Le préfet de Timiș, Cornelia Micicoi, démissionne après la perquisition de son domicile par les procureurs européens dans le cadre d'une enquête pour fraude aux fonds de l'UE
Le préfet du județ de Timiș a démissionné vendredi, quelques heures après que les enquêteurs du Parquet européen ont perquisitionné son domicile, son ancienne entreprise et ses voitures dans le cadre d'une enquête pour fraude présumée impliquant des formations subventionnées par l'UE destinées à des personnes défavorisées.
L'enquête
Le matin du 12 juin 2026, le Parquet européen (EPPO) a mené 11 perquisitions dans le județ de Timiș dans le cadre d'une affaire de fraude présumée aux fonds de l'UE. Les perquisitions ont visé le domicile de Cornelia Elena Micicoi, la préfète nommée par l'USR, ainsi que le siège d'une société qu'elle a précédemment dirigée et ses voitures officielle et personnelle. Les procureurs cherchent à déterminer si des formations organisées dans le cadre d'un projet financé par l'UE destiné aux personnes défavorisées n'ont jamais eu lieu. G4Media a rapporté que le préjudice présumé s'élève à 800 000 € ; d'autres sources l'estiment à plusieurs centaines de milliers d'euros.

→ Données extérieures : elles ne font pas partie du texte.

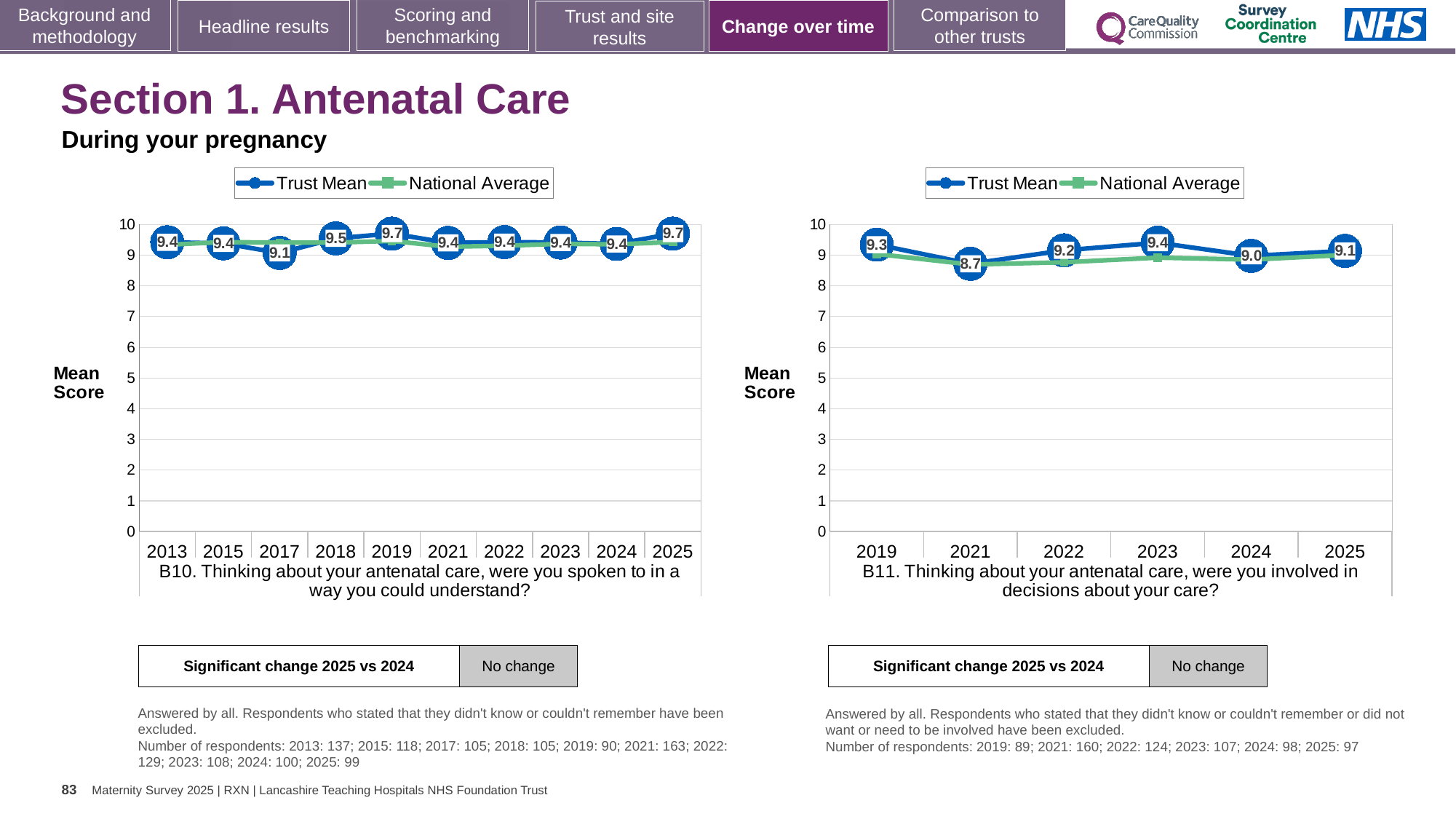
In the B11 chart on the right, is the National Average for 2021 greater or less than 8? greater In the B11 chart on the right, what is the Trust Mean for 2021? 8.7 In the B10 chart on the left, what is the Trust Mean for 2017? 9.1 In the B11 chart on the right, what is the difference between the Trust Mean for 2023 and for 2021? 0.7 What kind of chart is the B10 chart on the left? Line chart In the B11 chart on the right, which year has the highest Trust Mean? 2023 In the B10 chart on the left, which year has the lowest Trust Mean? 2017 In the B11 chart on the right, is the Trust Mean higher in 2019 or in 2024? 2019 How many years are plotted in the B10 chart on the left? 10 In the B11 chart on the right, does the Trust Mean rise or fall from 2019 to 2021? Fall In the B10 chart on the left, what is the Trust Mean for 2025? 9.7 How many series does the legend of the B11 chart on the right list? 2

- Matin : l'EPPO mène 11 perquisitions, y compris au domicile de la préfète et dans son ancienne entreprise.
- Midi : Cornelia Micicoi annonce sa démission sur Facebook.
Démission et réaction
Quelques heures après les perquisitions, Micicoi a annoncé sa démission sur Facebook. Elle a déclaré que la décision était la sienne seule, non dictée par la direction de son parti. « Je n'ai rien à cacher, je suis innocente », a-t-elle écrit, ajoutant qu'elle ne permettrait pas que l'enquête sur un projet passé mené par une association qu'elle a fondée devienne un problème pour l'Institution du préfet. Elle a souligné qu'elle n'était pas la chef de projet et qu'elle n'avait pas été inculpée, ni même convoquée comme témoin.
La décision m'appartient, et à moi seule. L'Institution du préfet représente le gouvernement roumain sur le territoire, pas une personne.

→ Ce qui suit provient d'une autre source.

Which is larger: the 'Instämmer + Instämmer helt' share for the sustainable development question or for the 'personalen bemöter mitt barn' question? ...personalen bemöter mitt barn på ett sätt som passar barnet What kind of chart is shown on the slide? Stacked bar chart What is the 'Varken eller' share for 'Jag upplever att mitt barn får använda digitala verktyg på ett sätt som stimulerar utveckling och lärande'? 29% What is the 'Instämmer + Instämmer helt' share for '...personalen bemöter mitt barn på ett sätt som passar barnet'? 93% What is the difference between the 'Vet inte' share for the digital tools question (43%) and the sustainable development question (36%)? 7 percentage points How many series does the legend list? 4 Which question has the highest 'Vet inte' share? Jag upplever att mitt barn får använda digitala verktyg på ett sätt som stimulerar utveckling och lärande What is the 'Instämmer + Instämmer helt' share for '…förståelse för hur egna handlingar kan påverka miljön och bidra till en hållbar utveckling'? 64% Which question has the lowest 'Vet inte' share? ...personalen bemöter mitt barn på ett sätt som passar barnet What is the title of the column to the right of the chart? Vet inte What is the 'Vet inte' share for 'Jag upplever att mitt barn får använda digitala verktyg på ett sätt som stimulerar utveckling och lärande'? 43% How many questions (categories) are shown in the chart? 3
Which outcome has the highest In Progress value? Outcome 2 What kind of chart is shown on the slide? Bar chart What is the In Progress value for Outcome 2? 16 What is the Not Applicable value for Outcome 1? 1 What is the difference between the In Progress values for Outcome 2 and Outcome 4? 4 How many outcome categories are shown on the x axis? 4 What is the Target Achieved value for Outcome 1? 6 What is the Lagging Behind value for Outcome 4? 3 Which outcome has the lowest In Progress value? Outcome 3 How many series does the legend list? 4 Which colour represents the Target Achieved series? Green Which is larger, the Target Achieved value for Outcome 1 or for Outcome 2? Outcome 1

Elle a ensuite qualifié l'opération d'excessive, affirmant que rien d'incriminant n'avait été trouvé chez elle, et l'a qualifiée de lynchage politique visant à la discréditer.
Le projet sous scrutiny
L'enquête se concentre sur le projet « Servicii de ocupare şi integrare profesională pentru persoane în risc, marginalizate din teritoriul GAL Freidorf », mis en œuvre en 2022-2023 par l'association Pro Office. Micicoi a déclaré que le seul problème signalé lors de la mise en œuvre était une somme initialement jugée inéligible, qui a ensuite été remboursée dans les délais légaux. Elle a cité les rapports de vérification d'août 2024 et mai 2025 du ministère des Investissements et des Projets européens comme preuve de conformité. Les infractions présumées faisant l'objet de l'enquête comprennent la constitution d'un groupe criminel organisé, la falsification, l'utilisation de documents falsifiés et l'obtention illégale de fonds de l'UE.
Contexte politique
Les perquisitions et la démission sont survenues dans un contexte de crise politique à Bucarest. Quelques heures seulement après la démission de Micicoi, le parti USR dirigé par Dominic Fritz devait annoncer s'il soutiendrait un gouvernement proposé par le premier ministre désigné Eugen Tomac, soutenu par Nicușor Dan. Micicoi a nié que Fritz lui ait conseillé de démissionner, insistant sur le caractère personnel de sa décision. Son départ risque d'amplifier les perceptions d'instabilité autour de l'USR à un moment sensible pour le parti.